Be aware that the ZFS-reported "fragmentation" is really a weird statistic, it's actually reporting how hard it had to work to find free space (a measure of free space), not what is classically understood as fragmentation (a measure of how optimized stored data is).

The 20% suggests that it isn't having a hard time allocating new space, which explains why you are still getting 120MB/sec in some cases, which is true because ZFS tends to keep large contiguous runs of free space available if possible. The real problem you have to be wary of is that you're eventually going to be heading towards that 2MB/sec rate once there are enough write-erase-rewrite cycles, and that free space pool has been used, leaving you with scattershot free blocks all over hell and back.

So @jgreco, could you let go of my sin of creating such a no-go config for iSCSI? =)

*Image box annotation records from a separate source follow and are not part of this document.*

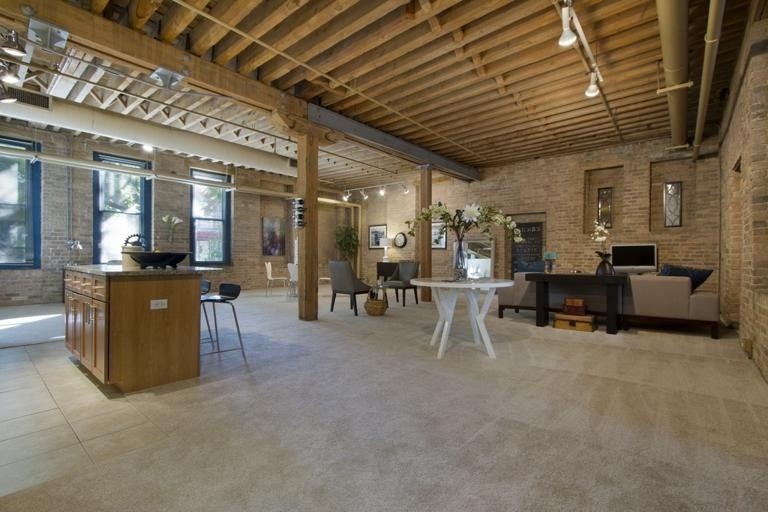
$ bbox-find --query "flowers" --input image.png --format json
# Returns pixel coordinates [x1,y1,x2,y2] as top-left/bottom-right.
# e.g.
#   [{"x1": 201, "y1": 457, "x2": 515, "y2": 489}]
[
  {"x1": 404, "y1": 201, "x2": 525, "y2": 242},
  {"x1": 161, "y1": 214, "x2": 183, "y2": 243},
  {"x1": 544, "y1": 252, "x2": 559, "y2": 259},
  {"x1": 590, "y1": 217, "x2": 610, "y2": 254}
]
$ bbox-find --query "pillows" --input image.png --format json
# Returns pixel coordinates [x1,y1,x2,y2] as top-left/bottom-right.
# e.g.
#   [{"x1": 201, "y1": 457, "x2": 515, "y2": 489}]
[
  {"x1": 657, "y1": 264, "x2": 713, "y2": 292},
  {"x1": 516, "y1": 262, "x2": 544, "y2": 272}
]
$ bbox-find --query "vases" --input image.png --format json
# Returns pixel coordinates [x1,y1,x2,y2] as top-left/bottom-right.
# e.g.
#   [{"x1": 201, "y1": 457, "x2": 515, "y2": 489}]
[
  {"x1": 545, "y1": 259, "x2": 556, "y2": 273},
  {"x1": 453, "y1": 241, "x2": 468, "y2": 281}
]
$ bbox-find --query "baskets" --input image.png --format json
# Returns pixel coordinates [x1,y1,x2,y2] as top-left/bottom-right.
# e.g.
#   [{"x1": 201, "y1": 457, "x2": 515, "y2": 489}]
[{"x1": 364, "y1": 286, "x2": 389, "y2": 316}]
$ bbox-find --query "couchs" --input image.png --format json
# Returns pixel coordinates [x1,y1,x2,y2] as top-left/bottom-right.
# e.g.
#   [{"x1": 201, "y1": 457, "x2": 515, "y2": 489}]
[
  {"x1": 622, "y1": 272, "x2": 720, "y2": 340},
  {"x1": 495, "y1": 272, "x2": 622, "y2": 330}
]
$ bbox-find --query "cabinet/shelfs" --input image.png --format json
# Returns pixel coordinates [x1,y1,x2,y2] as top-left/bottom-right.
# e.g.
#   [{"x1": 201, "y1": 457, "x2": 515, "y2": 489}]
[{"x1": 63, "y1": 264, "x2": 203, "y2": 399}]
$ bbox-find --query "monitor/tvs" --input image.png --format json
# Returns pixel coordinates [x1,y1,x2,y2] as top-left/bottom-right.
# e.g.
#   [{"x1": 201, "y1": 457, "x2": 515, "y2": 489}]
[{"x1": 611, "y1": 245, "x2": 658, "y2": 275}]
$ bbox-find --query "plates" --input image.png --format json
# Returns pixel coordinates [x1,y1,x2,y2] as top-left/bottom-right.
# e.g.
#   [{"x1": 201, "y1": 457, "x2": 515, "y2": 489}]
[{"x1": 121, "y1": 251, "x2": 192, "y2": 270}]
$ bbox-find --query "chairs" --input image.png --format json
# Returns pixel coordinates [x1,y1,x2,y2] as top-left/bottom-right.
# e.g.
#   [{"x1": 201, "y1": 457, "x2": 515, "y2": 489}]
[
  {"x1": 200, "y1": 283, "x2": 244, "y2": 355},
  {"x1": 287, "y1": 263, "x2": 298, "y2": 296},
  {"x1": 265, "y1": 262, "x2": 288, "y2": 297},
  {"x1": 385, "y1": 260, "x2": 419, "y2": 307},
  {"x1": 329, "y1": 260, "x2": 371, "y2": 316},
  {"x1": 200, "y1": 280, "x2": 213, "y2": 344}
]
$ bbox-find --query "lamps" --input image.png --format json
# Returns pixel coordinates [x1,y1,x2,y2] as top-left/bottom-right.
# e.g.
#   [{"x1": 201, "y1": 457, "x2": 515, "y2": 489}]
[
  {"x1": 585, "y1": 63, "x2": 600, "y2": 97},
  {"x1": 398, "y1": 182, "x2": 410, "y2": 195},
  {"x1": 0, "y1": 28, "x2": 27, "y2": 57},
  {"x1": 374, "y1": 185, "x2": 385, "y2": 198},
  {"x1": 0, "y1": 83, "x2": 17, "y2": 103},
  {"x1": 379, "y1": 238, "x2": 392, "y2": 262},
  {"x1": 0, "y1": 61, "x2": 20, "y2": 85},
  {"x1": 360, "y1": 188, "x2": 368, "y2": 201},
  {"x1": 558, "y1": 0, "x2": 577, "y2": 47},
  {"x1": 342, "y1": 191, "x2": 353, "y2": 202}
]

I ain't absolving you of your sins. All I really want is for you to understand what you're potentially signing up for. ZFS is weird, and if you go in with your eyes open and informed and educated of the potential issues, I assume you're willing to own the result. What I don't want is to hear in five years "but I benchmarked it when it was new, it was great, and now it totally sucks." Because that's a totally possible outcome. But by that same measure, if you went in understanding that today's performance would not be representative, or if you planned on replacing your 8TB drives today with 16TB drives down the road, then that doesn't bother me, because at the end of the day it's your server and your problem and I have nothing against people selecting well-informed options that I would not personally select but which serve their needs.